Text segment –
######

Help with SPI to interface servo and sensor.

Hello, I am new to Arduino and this is my first post.

I am working on a project for a class of mine where we are designing an underwater toy that remains at a constant depth using a pressure sensor to control a servo. We want to set it to go to a certain depth, which will be determined base on pressure, and remain at that depth using a servo to control diving wings.

This project is being carried over from a previous semester and they have gotten to the point where they are receiving the output data from the sensor, a MS5541-CM from Measurement Specialties, using SPI code they found here:
MS5541 depth sensor communication - Sensors - Arduino Forum, they pretty much just copied the whole code and added a few details for themselves.

The issue I am experiencing is that the servo will not run with the code they used. It will lock up and start overheating. I am not really sure what I need to do to remedy the issue, but I assume I will probably need to use SPI in some way to control the servo. Any help with SPI would be helpful. Below is the code I received, with the lcd portion removed.

/*
 MS5535C Pressure Sensor calwords readout
 This program will read your MS5535C or compatible pressure sensor every 5 seconds and show 
 you the calibration words, the calibration factors, 
 the raw values and the compensated values of temperature and pressure.
 Once you read out the calibration factors you can define them in the header of any sketch 
 you write for the sensor.
 
Pins:
 MS5535C sensor attached to pins 10 - 13:
 DIN (MOSI): pin 11
 DOUT (MISO): pin 12
 SCLK: pin 13
 MCLK: pin 9
 
 Modified February 2012 by spincrisis for the MS5535C.
 */

// include library:
#include <SPI.h>
#include <LiquidCrystal.h>
#include <Servo.h>

// generate a MCKL signal pin
const int clock = 9;
LiquidCrystal lcd(8,6,5,4,3,2);   //12,9,5,4,3,2);
Servo myservo;

//position of servo
int pos = 0;

//the present depth of the sensor in meters
int present_depth = 0;
//the density of water in kilograms/(meters^3)
int density = 1.275; //freshwater = 1000, saltwater = 1020-1029, air = 1.275
//gravity in meters/(seconds^2)
int gravity = 9.81;
//the desired depth for trolling in meters, this value should be set by the user
int desired_depth = 10;

void resetsensor() //this function keeps the sketch a little shorter
{
  SPI.setDataMode(SPI_MODE0); 
  SPI.transfer(0x15);
  SPI.transfer(0x55);
  SPI.transfer(0x40);
}

void setup() {
  //serial prints to the serial port window
  Serial.begin(9600);
  SPI.begin(); //see SPI library details on arduino.cc for details
  SPI.setBitOrder(MSBFIRST);
  SPI.setClockDivider(SPI_CLOCK_DIV32); //divide 16 MHz to communicate on 500 kHz
  pinMode(clock, OUTPUT);
  delay(100);
  
  //prints to the lcd, we printed to the lcd to test the accuracy of the sensor 
  lcd.begin(16,2);
  lcd.print("Temp: ");
  
  //the servo is connected to pin A0
  //we commented moving the servo due to interference with the pressure measurements
  myservo.attach(14);
  
  delay(100);
}

void loop()

######

Rewrite the forum post starting at "The issue I" and ending at "temperature and pressure.", putting "MS5541" wherever "MS5535C" appears.

Data provided –

######

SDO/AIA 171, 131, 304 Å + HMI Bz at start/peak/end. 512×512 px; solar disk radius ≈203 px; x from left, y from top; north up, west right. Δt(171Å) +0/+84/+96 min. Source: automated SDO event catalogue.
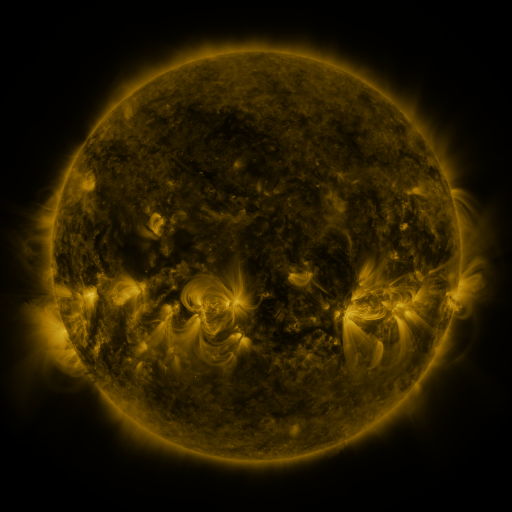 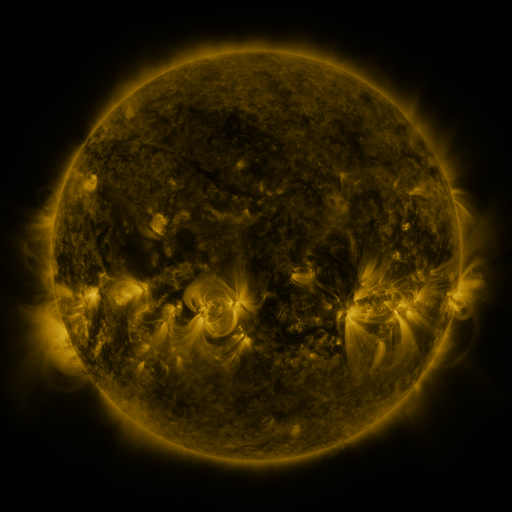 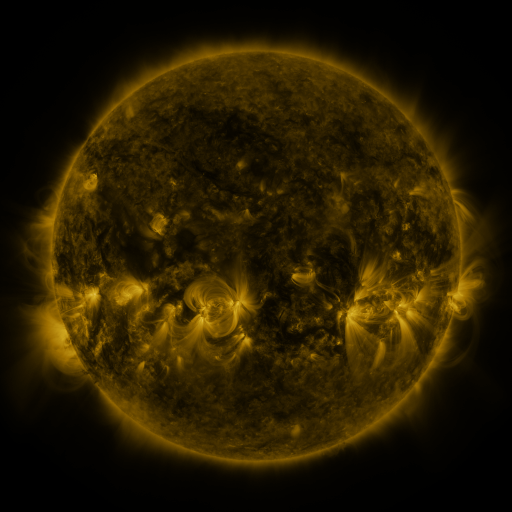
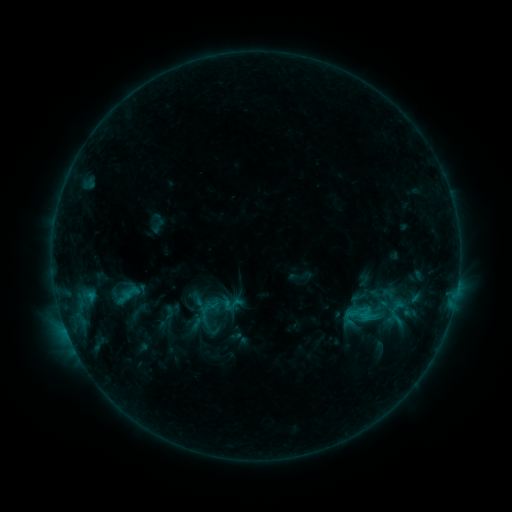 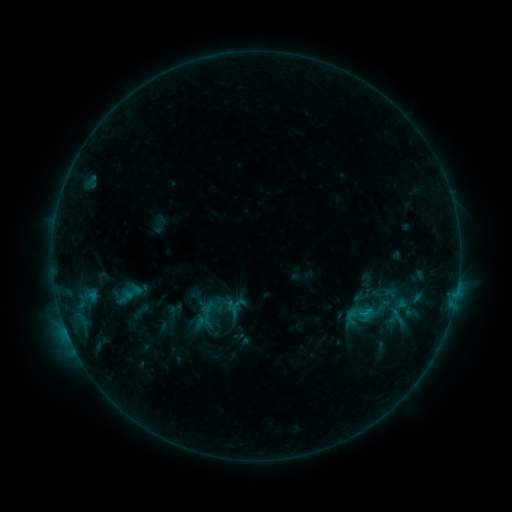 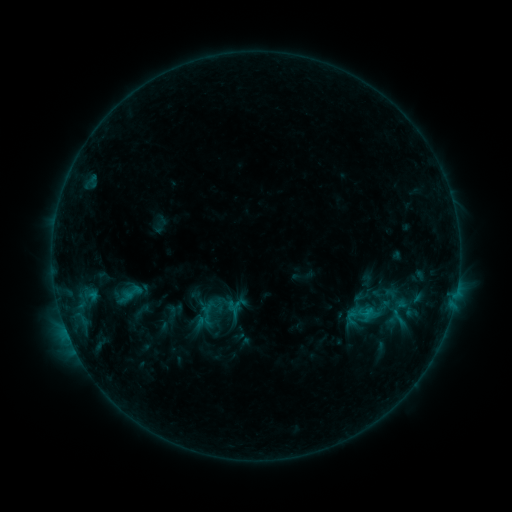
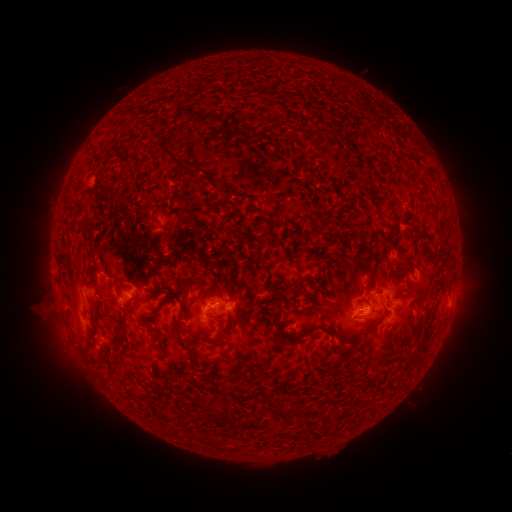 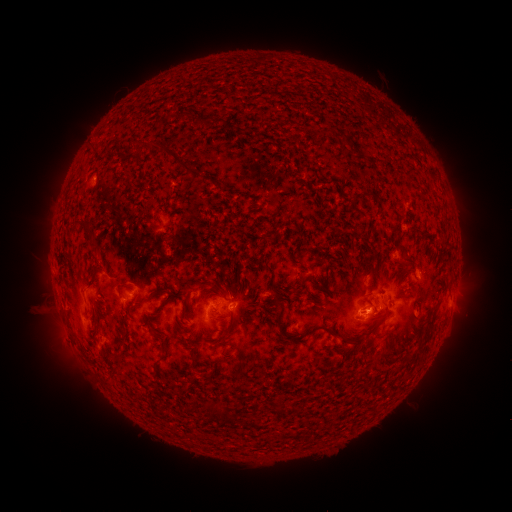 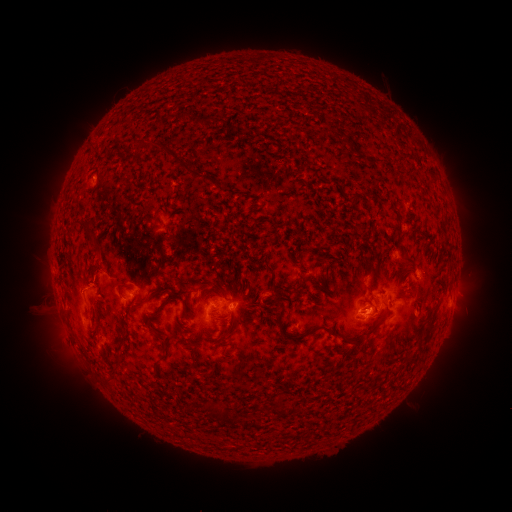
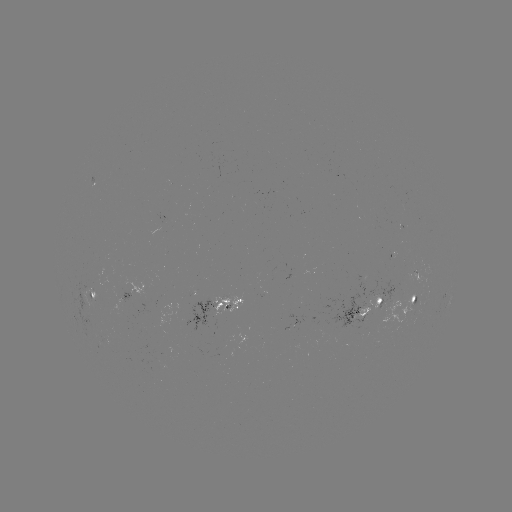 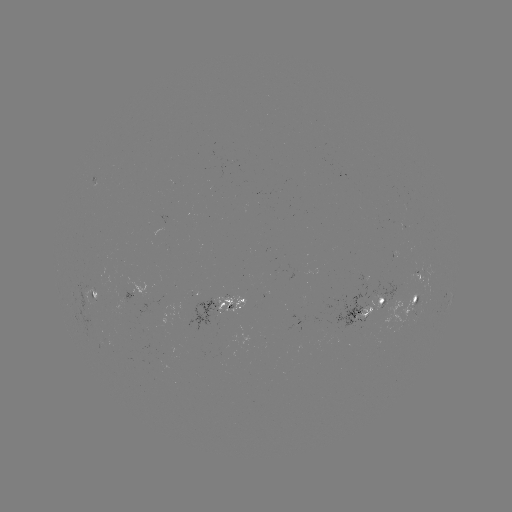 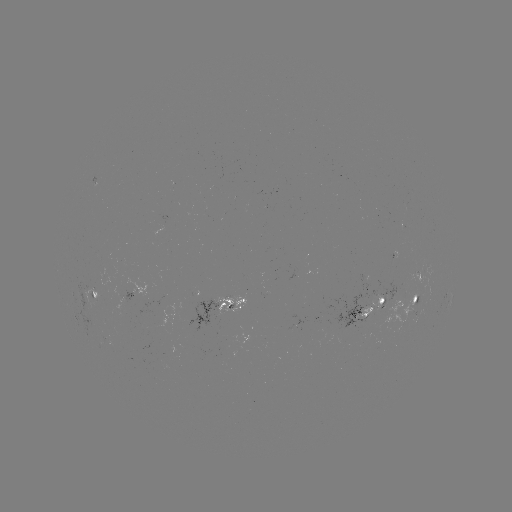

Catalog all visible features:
emerging-flux region: (375, 299)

######

Output of the task –
The issue I am experiencing is that the servo will not run with the code they used. It will lock up and start overheating. I am not really sure what I need to do to remedy the issue, but I assume I will probably need to use SPI in some way to control the servo. Any help with SPI would be helpful. Below is the code I received, with the lcd portion removed.

/*
 MS5541 Pressure Sensor calwords readout
 This program will read your MS5541 or compatible pressure sensor every 5 seconds and show 
 you the calibration words, the calibration factors, 
 the raw values and the compensated values of temperature and pressure.